__TO DO__:
**1)** Using the Galicia passage, decide whether each statement agrees with it. Answer yes or no for each, and quote the deciding words. (a) Radio Galega started its regular programming on 24 February 1985. (b) TVG has been broadcasting since 24 July 1985. (c) The share of Galicians firmly against bullfighting is higher than in Catalonia.
**2)** Duplicate the Galicia passage between "Radio Galega (RG)" and "to Galician music.", inclusive.

__EXCERPTED PASSAGE__:
--------------------------------------------------

In 2009 only 8 corridas, out of the 1,848 held throughout Spain, took place within Galicia. In addition, recent studies have stated that 92% of Galicians are firmly against bullfighting, the highest rate of the country, even more than Catalonia. Despite this, popular associations, such as Galicia Mellor Sen Touradas-Galicia Better without Bullfights, have blamed politicians for having no compromise in order to abolish it and have been very critical of local councils', especially those governed by the PP and PSOE, payment of subsidies for corridas.
Televisión de Galicia (TVG) is the autonomous community's public channel, which has broadcast since 24 July 1985 and is part of the Compañía de Radio-Televisión de Galicia (CRTVG). TVG broadcasts throughout Galicia and has two international channels, Galicia Televisión Europa and Galicia Televisión América, available throughout the European Union and the Americas through Hispasat. CRTVG also broadcasts a digital terrestrial television (DTT) channel known as tvG2 and is considering adding further DTT channels, with a 24-hour news channel projected for 2010.
Radio Galega (RG) is the autonomous community's public radio station and is part of CRTVG. Radio Galega began broadcasting 24 February 1985, with regular programming starting 29 March 1985. There are two regular broadcast channels: Radio Galega and Radio Galega Música. In addition, there is a DTT and internet channel, Son Galicia Radio, dedicated specifically to Galician music.
The most widely distributed newspaper in Galicia is La Voz de Galicia, with 12 local editions and a national edition. Other major newspapers are El Correo Gallego (Santiago de Compostela), Faro de Vigo (Vigo), Diario de Pontevedra, El Progreso (Lugo), La Región (Ourense), and Galicia Hoxe – The first daily newspaper to publish exclusively in Galician. Other newspapers of note are Atlántico Diario in the Vigo city, the free De luns a venres (the first free daily in Galician), the sports paper DxT Campeón, El Ideal Gallego from A Coruña, the Heraldo de Vivero, the Xornal de Galicia, and the Diario de Ferrol.

--------------------------------------------------

__MATERIAL PROVIDED__:
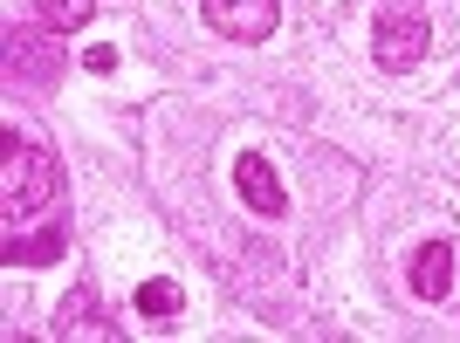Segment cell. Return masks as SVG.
<instances>
[{"mask_svg":"<svg viewBox=\"0 0 460 343\" xmlns=\"http://www.w3.org/2000/svg\"><path fill=\"white\" fill-rule=\"evenodd\" d=\"M56 69H62V56L49 48V35L41 28H7V76L14 83H56Z\"/></svg>","mask_w":460,"mask_h":343,"instance_id":"277c9868","label":"cell"},{"mask_svg":"<svg viewBox=\"0 0 460 343\" xmlns=\"http://www.w3.org/2000/svg\"><path fill=\"white\" fill-rule=\"evenodd\" d=\"M62 192V172L56 158L41 152L35 137L7 131V145H0V207H7V220H35V213L56 207Z\"/></svg>","mask_w":460,"mask_h":343,"instance_id":"6da1fadb","label":"cell"},{"mask_svg":"<svg viewBox=\"0 0 460 343\" xmlns=\"http://www.w3.org/2000/svg\"><path fill=\"white\" fill-rule=\"evenodd\" d=\"M96 0H41V21L49 28H62V35H76V28H90Z\"/></svg>","mask_w":460,"mask_h":343,"instance_id":"30bf717a","label":"cell"},{"mask_svg":"<svg viewBox=\"0 0 460 343\" xmlns=\"http://www.w3.org/2000/svg\"><path fill=\"white\" fill-rule=\"evenodd\" d=\"M282 7L275 0H207V28L227 41H269Z\"/></svg>","mask_w":460,"mask_h":343,"instance_id":"3957f363","label":"cell"},{"mask_svg":"<svg viewBox=\"0 0 460 343\" xmlns=\"http://www.w3.org/2000/svg\"><path fill=\"white\" fill-rule=\"evenodd\" d=\"M412 295H420V303H447V295H454V248H447V241H426V248L412 254Z\"/></svg>","mask_w":460,"mask_h":343,"instance_id":"8992f818","label":"cell"},{"mask_svg":"<svg viewBox=\"0 0 460 343\" xmlns=\"http://www.w3.org/2000/svg\"><path fill=\"white\" fill-rule=\"evenodd\" d=\"M234 192H241L248 213H261V220H282L288 213V192H282V179H275V165L261 152H248L241 165H234Z\"/></svg>","mask_w":460,"mask_h":343,"instance_id":"5b68a950","label":"cell"},{"mask_svg":"<svg viewBox=\"0 0 460 343\" xmlns=\"http://www.w3.org/2000/svg\"><path fill=\"white\" fill-rule=\"evenodd\" d=\"M426 7L420 0H385L378 21H371V56H378V69H392V76H405L412 62L426 56Z\"/></svg>","mask_w":460,"mask_h":343,"instance_id":"7a4b0ae2","label":"cell"},{"mask_svg":"<svg viewBox=\"0 0 460 343\" xmlns=\"http://www.w3.org/2000/svg\"><path fill=\"white\" fill-rule=\"evenodd\" d=\"M62 254V227H49V233H35V241H7V261L14 268H35V261H56Z\"/></svg>","mask_w":460,"mask_h":343,"instance_id":"9c48e42d","label":"cell"},{"mask_svg":"<svg viewBox=\"0 0 460 343\" xmlns=\"http://www.w3.org/2000/svg\"><path fill=\"white\" fill-rule=\"evenodd\" d=\"M56 337H117L103 316H96V288H76L69 303H62V316H56Z\"/></svg>","mask_w":460,"mask_h":343,"instance_id":"52a82bcc","label":"cell"},{"mask_svg":"<svg viewBox=\"0 0 460 343\" xmlns=\"http://www.w3.org/2000/svg\"><path fill=\"white\" fill-rule=\"evenodd\" d=\"M179 309H186L179 282H145L137 288V316H158V323H165V316H179Z\"/></svg>","mask_w":460,"mask_h":343,"instance_id":"ba28073f","label":"cell"}]
</instances>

--------------------------------------------------

__WRITTEN RESPONSES__:
**1)**
(a) No: "Radio Galega began broadcasting 24 February 1985, with regular programming starting 29 March 1985."
(b) Yes: "which has broadcast since 24 July 1985"
(c) Yes: "92% of Galicians are firmly against bullfighting, the highest rate of the country, even more than Catalonia"

**2)**
Radio Galega (RG) is the autonomous community's public radio station and is part of CRTVG. Radio Galega began broadcasting 24 February 1985, with regular programming starting 29 March 1985. There are two regular broadcast channels: Radio Galega and Radio Galega Música. In addition, there is a DTT and internet channel, Son Galicia Radio, dedicated specifically to Galician music.